The lack of structure of the attention network regarding speech and audiology health in Brazil is very evident, especially in the poorest regions of the country. The Brazilian Northeast registers the lowest number of speech and language pathologists and audiologists per capita in the country (0.73/10,000 inhabitants). 44 The Rio Grande do Norte state, situated in the Northeast region, registered one of the highest hearing loss rates of the country (6.1%). 15 Rio Grande do Norte is one of the poorest states of Brazil (Human Development Index 0.684, Gini Index 0.524). 15 For these areas, with lower organization of health services, information on hearing loss in school-age children is useful in the decision-making process within the subject of public health screening, prevention, and auditory rehabilitation. 45 More specific promotion and prevention measures directed to the auditory health of this population can be subsidized, reducing the negative impacts on development and schooling.

In Latin America, the management of auditory health has not been a historical priority, with more investments in treatment than in prevention. 46 The high prevalence found herein agrees with the studies that indicate that the prevalence of hearing loss is higher in low- and intermediate-income countries, 47 and indicate socioeconomic factors associated with loss. 6 8 11 14 42 When investigating ear, nose and throat morbidities in school-age individuals in India, there was a significant association between the maternal education level and the search for health services directed to school-age individuals. 37 Herein no specific analysis was performed on schooling, however the education level of the head of household was considered in the economic evaluation proposed by the ABEP. Homogeneity of the sample regarding economic classes could have influenced the result of the association between economic classification and prevalence of hearing loss.

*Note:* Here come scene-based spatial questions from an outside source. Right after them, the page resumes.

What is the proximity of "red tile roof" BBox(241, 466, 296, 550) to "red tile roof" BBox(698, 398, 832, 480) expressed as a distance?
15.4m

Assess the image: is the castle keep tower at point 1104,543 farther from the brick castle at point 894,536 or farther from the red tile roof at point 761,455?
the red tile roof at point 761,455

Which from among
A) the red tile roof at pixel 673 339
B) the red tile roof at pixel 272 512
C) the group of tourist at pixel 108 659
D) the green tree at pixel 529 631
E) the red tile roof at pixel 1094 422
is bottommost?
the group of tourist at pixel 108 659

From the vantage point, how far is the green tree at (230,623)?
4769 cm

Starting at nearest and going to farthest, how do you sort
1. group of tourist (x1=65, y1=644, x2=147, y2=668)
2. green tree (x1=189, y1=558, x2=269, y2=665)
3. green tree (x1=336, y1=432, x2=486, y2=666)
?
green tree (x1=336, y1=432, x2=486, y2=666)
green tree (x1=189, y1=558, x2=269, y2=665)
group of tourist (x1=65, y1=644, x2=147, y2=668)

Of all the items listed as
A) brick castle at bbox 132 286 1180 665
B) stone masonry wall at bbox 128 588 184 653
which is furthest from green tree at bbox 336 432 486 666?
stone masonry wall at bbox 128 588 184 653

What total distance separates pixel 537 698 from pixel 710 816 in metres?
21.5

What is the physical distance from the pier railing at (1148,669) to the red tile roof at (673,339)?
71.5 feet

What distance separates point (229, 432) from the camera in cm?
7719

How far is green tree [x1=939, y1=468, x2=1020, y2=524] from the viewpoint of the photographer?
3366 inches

Sample loss could also have influenced this and other aspects that did not present association. Due to this limitation and to local characteristics, new studies are suggested on the factors associated with hearing loss in school-age individuals, with a broader classification of the specific characteristics of children and adolescents age groups.

Conclusion

The sample studied herein presented a high prevalence of hearing loss as well as airway infections as risk factors. This information provides data for actions directed to hearing health and prevention of loss in school-age individuals in the studied capital, which can be extrapolated to the state and to other locations with similar characteristics.

Funding Statement

Funding The present work was supported by the Coordination of Improvement of Higher Level Personnel – Brasil (CAPES) – under grant 001.

Footnotes

Conflicts of Interests The authors declare that there are no conflicts of interests.